— EXCERPT TO READ —
--- start ---

However, many judges, including some conscientious Supreme Court judges, agreed with me. For example, in his farewell speech last month, Justice Musa Dattijo Muhammad re-echoed my sentiments about the Supreme Court and cited former Court of Appeal justice Oludotun Adefope-Okojie who, in her own farewell speech, approvingly quoted my description of Supreme Court justices as “a rotten gaggle of useless, purchasable judicial bandits.”
The judicial banditry I talked about has assumed a different, worrying dimension. It has now become full-on judicial sabotage against the soul of democracy itself. In unprecedented judicial roguery, the Appeal Court has invalidated the election of all 16 PDP lawmakers in the Plateau State House of Assembly and handed unearned victories to APC. It also nullified the victory of PDP’s Governor Caleb Mutfwang and asked that APC’s Nentawe Yilwatda Goshwe, who lost in the actual election, be declared the winner.
The case of the judicial theft of Kano State’s governorship election from NNPP to APC is too well-known to warrant restating. In all these cases, the judiciary invoked matters that were extraneous to the actual vote (called “technicalities”) to decide whom to crown as winners of the elections.
It’s now so bad that courting the votes of the electorates is no longer an important component of the democratic process since politicians can get from the courts what they lost at the ballot box. That’s a dangerous state for any democracy to be in.
The judiciary is becoming an unacceptably treacherous but overpampered monster that is exercising powers that are beyond the bounds of reason. It needs to be stopped through a holistic reworking of the electoral act.
The first thing that needs to be spelled out more clearly and more forcefully in a revised electoral act is that pre-election matters are not litigable after the winner of an election has been announced. All pre-election petitions should be litigated before the conduct of elections. Post-election litigations should be limited to the conduct of the elections. Since this happens once in four years, it should not be too much of a burden for the judiciary.
The second change that needs to be enshrined in a revised electoral act is a provision that divests courts of the powers to declare winners and losers of electoral contests. I am the first to admit that this is problematic because it limits the mechanism for redress available to politicians in cases of INEC-engineered electoral robberies.

--- end ---

— PARTS OF THE EXERCISE —
A. Do these statements agree with the opinion piece on election rulings? Answer yes or no for each, quoting the deciding words. (i) The Appeal Court invalidated the election of all 16 PDP lawmakers in the Plateau State House of Assembly. (ii) The writer wants pre-election petitions litigated after the winner has been announced. (iii) The writer sees no drawback in removing the courts' power to declare election winners.
B. Continue the opinion piece on election rulings from its final sentence.
The data that comes next has no connection to the opinion piece on election rulings.

— RECORDED INFORMATION —

--- start ---

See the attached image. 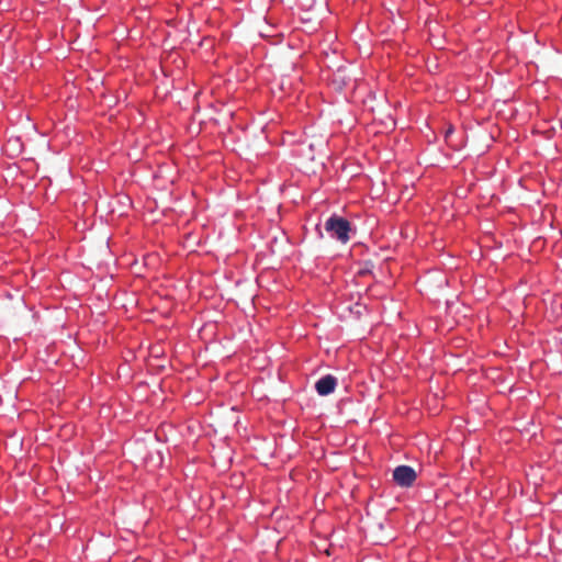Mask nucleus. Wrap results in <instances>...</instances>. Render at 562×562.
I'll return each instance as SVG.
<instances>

--- end ---

— RESULTS BY TASK —
A.
(i) Yes: "the Appeal Court has invalidated the election of all 16 PDP lawmakers in the Plateau State House of Assembly"
(ii) No: "All pre-election petitions should be litigated before the conduct of elections."
(iii) No: "I am the first to admit that this is problematic"

B.
But in situations where courts can glibly overrule the will of the electorate by invoking procedural inanities that are extrinsic to elections to declare winners and losers, I would rather deal with INEC alone.
The conduct of elections can be improved in the future to the point that manipulations can be significantly reduced. But I can’t say the same for a rapacious, unjust, and mercenary judiciary such as we have today.
In any case, in all functional democracies, it is voters, not the courts, who elect and remove people from positions of political power. If the courts find sufficient evidence of irregularities in the conduct of elections, they can order a rerun. But they should never be invested with the power to declare winners and losers.
The last suggestion I have for the revision of the electoral act is to constitutionalize the imperative to finalize the adjudication of all election petitions before the inauguration of elected officials into their offices. There are two reasons for this.
First, it is disruptive to put elected officials through the hassles of post-election litigation while they are already officially in office. Governance is often put on hold during the pendency of litigations, and lots of state resources are expended to bribe judges, hire lawyers, and bring witnesses. That’s unfair to Nigerians.
Second, at least at the presidential level, once someone has been declared the president and is inaugurated, they automatically assume enormous symbolic power that is almost impossible to reverse. They also have access to enormous resources that they can deploy to influence the course of justice.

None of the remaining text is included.